La situation est irréversible - elle déglutit en pensant à ce mot qu'il lui faudra articuler, irréversible, quatre syllabes qui vitrifient l'état des choses et qu'elle ne prononce jamais, plaidant le mouvement continu de la vie, le retournement possible de toute situation, rien n'est irréversible, rien a-t-elle coutume de clamer à tout bout de champs - elle prend alors un ton léger, balance sa phrase comme on secoue avec douceur celui qui se décourage, rien n'est irréversible, hormis la mort, le handicap, et peut-être alors qu'elle virevolte, tourne sur elle-même, peut-être qu'elle se met à danser.  Mais Simon, lui, non.  Simon, c'est irréversible.

Sa voix est transfuge maintenant elle a rejoint Marianne, elle a transpercé la membrane fragile qui sépare les heureux des damnés,


Car les yeux de Simon, ce n'était pas seulement sa rétine nerveuse, son iris de taffetas, sa pupille d'un noir pur devant le cristallin, c'était son regard ; sa peau, ce n'était pas seulement le maillage fileté de son épiderme, ses cavités poreuses, c'était sa lumière et son toucher, les capteurs vivants de son corps.

Mais l'émotion de chardonneret excédait la musicalité de son chant et tenait surtout de la géographie : son chant matérialisait un territoire Vallée, cité, montagne, bois, colline, ruisseau.  Il faisait apparaître un paysage, éprouver une topographie, tâter d'un sol et d'un climat.
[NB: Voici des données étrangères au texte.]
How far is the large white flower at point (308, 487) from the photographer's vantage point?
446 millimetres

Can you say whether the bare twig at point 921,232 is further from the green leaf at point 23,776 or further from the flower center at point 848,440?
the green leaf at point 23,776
Ils vont s'éloigner mais Marianne se retourne une dernière fois vers le lit et ce qui la fige sur place est la solitude qui émane de Simon, désormais aussi seul qu'un objet, comme s'il était délesté de sa part humaine, comme s'il n'était plus relié à une communauté, inséré dans un réseau d'intentions et d'émotions mais errait, métamorphosé en une chose absolue, Simon est mort, elle se prononce ces mots pour la première fois, épouvantée soudain, cherche Sean qu'elle ne voit pas, se précipite dans le couloir, le découvre prostré accroupi contre le mur, lui aussi irradié par la solitude de Simon, lui aussi certain de sa mort à présent.  Elle s'accroupit devant lui, cherche à soulever sa tête  en plaçant ses mains en coupe sous sa mâchoire, viens, viens, partons d'ici - ce qu'elle voudrait lui dire c'est : c'est fini, viens, Simon n'existe plus.

Que deviendra l'amour de Juliette une fois que le coeur de Simon recommencera de battre dans un corps inconnu, que deviendra tout ce qui emplissait ce coeur, ses affects lentement déposés en strates depuis le jour ou inoculés ça et là dans un élan d'enthousiasme ou un accès de colère, ses amitiés et ses aversions, ses rancunes, sa véhémence, ses inclinations graves et tendres ?

Elle pense à ce qu'elle est en train de vivre, là, en cette seconde; elle se dit : je suis sauvée, je vais vivre; elle se dit : quelqu'un quelque part est mort brutalement ; elle se dit : c'est maintenant, c'est cette nuit; elle éprouve cet événement de l'annonce; elle voudrait que jamais cet éclat de présent ne s'éloigne dans une représentation, qu'il trouve sa rémanence; elle se dit : je suis mortelle.

Ce qui la tourmente, c'est l'idée de ce nouveau coeur, et que quelqu'un soit mort aujourd'hui pour que tout cela ait lieu, et qu'il puisse l'envahir et la transformer, la convertir - histoires de greffes, de boutures, faune et flore.